The Brotherhood of Widowhood

We’ve been through childhood, parenthood and now a lot of 70 year olds are facing widowhood.

How do you feel about living alone I asked during my interviews? Upon reflection, Annie says she has never lived alone until recently when her husband passed away. She recalled she lived with her siblings and parents then married her husband. She lived with her husband and two children and when they left the nest she shared her life and home with her husband until he passed at the age of 76.”I am now, for the first time in my life, living alone” said Annie.

It took some getting used to say many of the people I talked to. Hanging with some of their longtime friends and meeting new friends and staying busy was the formula for living alone.

Men seemed to have more trouble with this aspect. Men seemed to have more trouble with being a widower. Take grocery shopping for instance. They tend to shop with a list more often than their female counterparts. Men stick to basics like bread, lunch meat and milk and like to garnish this meal with potato chips. Women would be more apt to buy canned tuna and make a tuna salad for lunch.

Widow women are joiners. For example, they might join a Mahjongg group or a book club, a quilting bee or an art class. Widower, (men) tend not to want to join in on new experiences.

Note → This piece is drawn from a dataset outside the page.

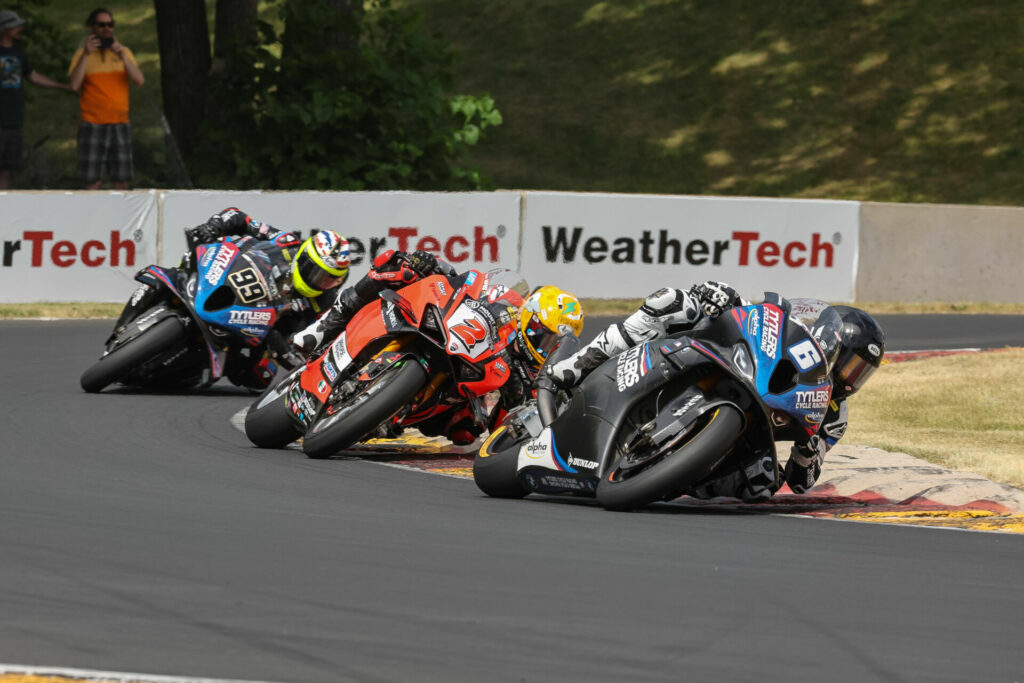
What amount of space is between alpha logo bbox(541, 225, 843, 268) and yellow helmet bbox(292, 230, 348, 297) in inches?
313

Take Chuck for instance, he plays a lot of golf but does not make any effort for other kinds of activities. I asked him what he does when he is not playing golf. He said he hangs around the house and watches television. He goes out to eat about three or four times a week and usually fixes himself a sandwich and a beer for dinner when he eats at home. That has been his life for the last two years since his wife’s passing.